WRITTEN INSTRUCTION: Could you copy out, word for word, the data from the line containing "How far from" up to and including the last line of the data?

################

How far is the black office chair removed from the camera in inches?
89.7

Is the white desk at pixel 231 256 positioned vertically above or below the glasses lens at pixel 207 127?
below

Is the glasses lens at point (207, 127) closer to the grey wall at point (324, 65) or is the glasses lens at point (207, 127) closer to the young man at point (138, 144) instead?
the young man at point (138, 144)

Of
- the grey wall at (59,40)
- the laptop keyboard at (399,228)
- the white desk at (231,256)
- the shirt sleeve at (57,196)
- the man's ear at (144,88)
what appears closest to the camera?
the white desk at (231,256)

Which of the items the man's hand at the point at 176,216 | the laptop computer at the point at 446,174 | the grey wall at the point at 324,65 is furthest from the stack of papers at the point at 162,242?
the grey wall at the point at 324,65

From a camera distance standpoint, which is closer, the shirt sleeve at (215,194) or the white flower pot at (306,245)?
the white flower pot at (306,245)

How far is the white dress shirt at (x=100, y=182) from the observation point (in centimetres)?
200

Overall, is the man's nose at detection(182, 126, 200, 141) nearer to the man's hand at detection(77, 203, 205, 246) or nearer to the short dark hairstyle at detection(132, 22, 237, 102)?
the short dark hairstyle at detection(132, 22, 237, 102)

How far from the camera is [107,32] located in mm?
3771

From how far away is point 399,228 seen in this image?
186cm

################

THE REPLY:
How far from the camera is [107,32] located in mm?
3771

From how far away is point 399,228 seen in this image?
186cm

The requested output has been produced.